The problem:
Write out the entries again exactly as they are given.

Stored data entries:
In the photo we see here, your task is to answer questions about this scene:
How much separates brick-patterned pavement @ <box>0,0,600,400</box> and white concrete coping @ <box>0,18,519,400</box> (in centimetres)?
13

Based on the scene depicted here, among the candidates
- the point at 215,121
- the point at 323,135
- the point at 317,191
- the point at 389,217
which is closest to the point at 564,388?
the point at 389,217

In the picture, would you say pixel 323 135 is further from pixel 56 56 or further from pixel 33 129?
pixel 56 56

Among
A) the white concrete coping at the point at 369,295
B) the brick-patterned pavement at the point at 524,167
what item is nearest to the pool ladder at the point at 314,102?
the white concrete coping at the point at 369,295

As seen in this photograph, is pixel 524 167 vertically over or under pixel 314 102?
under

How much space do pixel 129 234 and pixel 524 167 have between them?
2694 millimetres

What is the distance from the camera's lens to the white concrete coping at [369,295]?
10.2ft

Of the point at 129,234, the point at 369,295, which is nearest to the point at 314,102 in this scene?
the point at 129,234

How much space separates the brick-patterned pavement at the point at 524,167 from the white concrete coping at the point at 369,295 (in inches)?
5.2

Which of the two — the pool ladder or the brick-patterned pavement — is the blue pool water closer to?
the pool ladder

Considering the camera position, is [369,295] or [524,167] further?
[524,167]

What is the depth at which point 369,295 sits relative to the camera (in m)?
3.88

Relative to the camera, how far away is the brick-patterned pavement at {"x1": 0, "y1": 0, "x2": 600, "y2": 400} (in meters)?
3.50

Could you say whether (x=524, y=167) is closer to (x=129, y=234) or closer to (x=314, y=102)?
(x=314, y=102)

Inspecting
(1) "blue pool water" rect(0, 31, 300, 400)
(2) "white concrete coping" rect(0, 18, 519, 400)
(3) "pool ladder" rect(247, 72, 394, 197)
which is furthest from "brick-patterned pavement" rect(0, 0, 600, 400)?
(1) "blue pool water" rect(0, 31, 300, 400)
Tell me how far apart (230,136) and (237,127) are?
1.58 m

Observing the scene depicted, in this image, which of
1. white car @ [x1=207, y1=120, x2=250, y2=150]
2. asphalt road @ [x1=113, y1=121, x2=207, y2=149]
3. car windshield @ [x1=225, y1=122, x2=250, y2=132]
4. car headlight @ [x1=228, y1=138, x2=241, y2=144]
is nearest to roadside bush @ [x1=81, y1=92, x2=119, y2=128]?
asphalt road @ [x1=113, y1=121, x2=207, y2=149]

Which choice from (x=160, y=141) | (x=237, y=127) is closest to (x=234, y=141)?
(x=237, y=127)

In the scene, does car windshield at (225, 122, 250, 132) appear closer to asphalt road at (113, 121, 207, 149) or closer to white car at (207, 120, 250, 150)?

Answer:
In the photo we see here, your task is to answer questions about this scene:
How much separates brick-patterned pavement @ <box>0,0,600,400</box> and white concrete coping @ <box>0,18,519,400</box> (in centimetres)?
13

Based on the scene depicted here, among the candidates
- the point at 215,121
- the point at 323,135
- the point at 317,191
- the point at 389,217
which is closest to the point at 564,388?
the point at 389,217

In the picture, would you say pixel 323 135 is further from pixel 56 56 or further from pixel 33 129?
pixel 56 56

Among
A) the white concrete coping at the point at 369,295
B) the brick-patterned pavement at the point at 524,167
what item is nearest to the pool ladder at the point at 314,102?
the white concrete coping at the point at 369,295

As seen in this photograph, is pixel 524 167 vertically over or under pixel 314 102?
under

How much space do pixel 129 234 and pixel 524 167 have between them?
2694 millimetres

What is the distance from the camera's lens to the white concrete coping at [369,295]?
10.2ft

Of the point at 129,234, the point at 369,295, which is nearest to the point at 314,102 in this scene?
the point at 129,234

How much space separates the brick-patterned pavement at the point at 524,167 from the white concrete coping at the point at 369,295 (in inches)?
5.2

Which of the two — the pool ladder or the brick-patterned pavement — is the blue pool water closer to?
the pool ladder

Considering the camera position, is [369,295] or [524,167] further?
[524,167]

What is the depth at which point 369,295 sits relative to the camera (in m)?
3.88

Relative to the camera, how far away is the brick-patterned pavement at {"x1": 0, "y1": 0, "x2": 600, "y2": 400} (in meters)?
3.50

Could you say whether (x=524, y=167) is closer to (x=129, y=234) or closer to (x=314, y=102)?
(x=314, y=102)

Inspecting
(1) "blue pool water" rect(0, 31, 300, 400)
(2) "white concrete coping" rect(0, 18, 519, 400)
(3) "pool ladder" rect(247, 72, 394, 197)
which is furthest from "brick-patterned pavement" rect(0, 0, 600, 400)?
(1) "blue pool water" rect(0, 31, 300, 400)
Tell me how far apart (230,136) and (237,127) are?
1.58 m

Observing the scene depicted, in this image, which of
1. white car @ [x1=207, y1=120, x2=250, y2=150]
2. asphalt road @ [x1=113, y1=121, x2=207, y2=149]
3. car windshield @ [x1=225, y1=122, x2=250, y2=132]
4. car headlight @ [x1=228, y1=138, x2=241, y2=144]
is nearest to roadside bush @ [x1=81, y1=92, x2=119, y2=128]?
asphalt road @ [x1=113, y1=121, x2=207, y2=149]

Which choice from (x=160, y=141) | (x=237, y=127) is closest to (x=234, y=141)?
(x=237, y=127)

In the scene, does car windshield at (225, 122, 250, 132) appear closer to asphalt road at (113, 121, 207, 149) or closer to white car at (207, 120, 250, 150)?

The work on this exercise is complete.